Copy the items from the line containing "Is jersey sponsor" through the end of the items, putting "dark shorts" wherever "black shorts" appears and changing nothing else. Give only those lines.
# LISTING start
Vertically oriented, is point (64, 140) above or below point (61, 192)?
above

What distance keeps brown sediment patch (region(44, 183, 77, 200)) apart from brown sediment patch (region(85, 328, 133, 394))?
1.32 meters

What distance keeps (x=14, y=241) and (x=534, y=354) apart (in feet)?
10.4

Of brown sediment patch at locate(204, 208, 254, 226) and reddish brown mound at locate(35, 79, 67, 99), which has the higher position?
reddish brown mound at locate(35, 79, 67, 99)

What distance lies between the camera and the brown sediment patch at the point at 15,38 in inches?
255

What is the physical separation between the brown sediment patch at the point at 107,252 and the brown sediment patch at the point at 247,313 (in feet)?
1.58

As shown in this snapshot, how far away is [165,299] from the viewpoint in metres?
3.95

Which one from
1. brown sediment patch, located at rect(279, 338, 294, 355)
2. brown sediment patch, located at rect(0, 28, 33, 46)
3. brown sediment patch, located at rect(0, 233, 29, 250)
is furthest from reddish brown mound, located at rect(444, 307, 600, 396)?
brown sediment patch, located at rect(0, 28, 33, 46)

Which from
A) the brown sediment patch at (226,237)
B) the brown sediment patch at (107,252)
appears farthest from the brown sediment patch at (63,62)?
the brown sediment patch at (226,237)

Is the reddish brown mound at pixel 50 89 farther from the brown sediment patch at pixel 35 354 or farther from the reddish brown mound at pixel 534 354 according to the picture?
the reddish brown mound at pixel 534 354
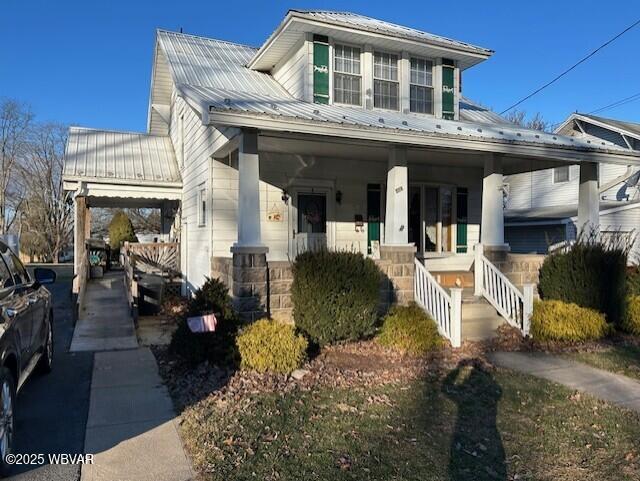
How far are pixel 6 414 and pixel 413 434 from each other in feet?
10.3

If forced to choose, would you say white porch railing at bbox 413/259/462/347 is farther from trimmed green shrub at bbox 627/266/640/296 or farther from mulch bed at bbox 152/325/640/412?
trimmed green shrub at bbox 627/266/640/296

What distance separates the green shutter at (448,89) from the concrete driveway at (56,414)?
901 cm

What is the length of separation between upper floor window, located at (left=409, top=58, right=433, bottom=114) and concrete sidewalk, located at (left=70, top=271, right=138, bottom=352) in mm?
7544

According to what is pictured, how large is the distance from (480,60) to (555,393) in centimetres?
870

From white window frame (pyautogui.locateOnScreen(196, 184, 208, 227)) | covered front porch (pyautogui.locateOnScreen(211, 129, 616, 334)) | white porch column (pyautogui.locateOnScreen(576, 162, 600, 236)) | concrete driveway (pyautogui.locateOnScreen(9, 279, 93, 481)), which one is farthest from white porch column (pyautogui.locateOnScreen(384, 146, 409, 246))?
concrete driveway (pyautogui.locateOnScreen(9, 279, 93, 481))

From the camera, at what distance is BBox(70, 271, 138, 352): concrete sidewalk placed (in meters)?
7.35

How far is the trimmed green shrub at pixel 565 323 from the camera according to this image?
7.74 m

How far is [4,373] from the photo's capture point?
139 inches

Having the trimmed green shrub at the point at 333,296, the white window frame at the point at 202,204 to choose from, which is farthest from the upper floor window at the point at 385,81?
the trimmed green shrub at the point at 333,296

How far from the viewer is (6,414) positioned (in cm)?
354

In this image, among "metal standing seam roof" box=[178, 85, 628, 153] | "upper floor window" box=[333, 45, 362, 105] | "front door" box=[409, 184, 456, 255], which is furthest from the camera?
"front door" box=[409, 184, 456, 255]

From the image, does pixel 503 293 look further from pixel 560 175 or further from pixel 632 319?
pixel 560 175

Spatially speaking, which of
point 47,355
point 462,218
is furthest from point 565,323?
point 47,355

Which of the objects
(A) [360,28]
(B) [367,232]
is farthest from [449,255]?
(A) [360,28]
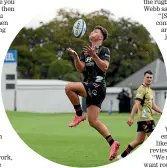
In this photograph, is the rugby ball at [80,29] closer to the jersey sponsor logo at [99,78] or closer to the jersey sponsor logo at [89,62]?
the jersey sponsor logo at [89,62]

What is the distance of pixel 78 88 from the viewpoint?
365 inches

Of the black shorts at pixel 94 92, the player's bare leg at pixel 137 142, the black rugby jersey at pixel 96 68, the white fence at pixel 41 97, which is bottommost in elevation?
the white fence at pixel 41 97

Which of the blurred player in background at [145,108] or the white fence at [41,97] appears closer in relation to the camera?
the blurred player in background at [145,108]

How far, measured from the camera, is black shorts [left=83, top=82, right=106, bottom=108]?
934cm

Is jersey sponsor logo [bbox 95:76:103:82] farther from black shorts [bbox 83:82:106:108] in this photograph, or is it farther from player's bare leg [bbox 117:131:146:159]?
player's bare leg [bbox 117:131:146:159]

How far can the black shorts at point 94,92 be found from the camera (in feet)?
30.7

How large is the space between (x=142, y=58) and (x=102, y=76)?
38012 millimetres

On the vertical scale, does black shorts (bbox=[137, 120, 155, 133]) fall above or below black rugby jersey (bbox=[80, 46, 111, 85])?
below

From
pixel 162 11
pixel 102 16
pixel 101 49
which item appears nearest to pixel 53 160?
pixel 101 49

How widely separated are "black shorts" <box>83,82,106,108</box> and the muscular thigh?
2.1 inches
# LISTING end
* [ANSWER FOR THE TASK]
Is jersey sponsor logo [bbox 95:76:103:82] farther from dark shorts [bbox 83:82:106:108] in this photograph, or is it farther from player's bare leg [bbox 117:131:146:159]?
player's bare leg [bbox 117:131:146:159]

How far can the dark shorts at point 94,92 be found from the camera (in feet)?
30.7

How large is the space between (x=142, y=58) and (x=102, y=76)?
38012 millimetres

On the vertical scale, does dark shorts (bbox=[137, 120, 155, 133]) fall above or below black rugby jersey (bbox=[80, 46, 111, 85])?
below

From
pixel 162 11
pixel 102 16
pixel 101 49
which item appears nearest to pixel 53 160?
pixel 101 49

How widely separated are "dark shorts" <box>83,82,106,108</box> and the muscular thigh?
2.1 inches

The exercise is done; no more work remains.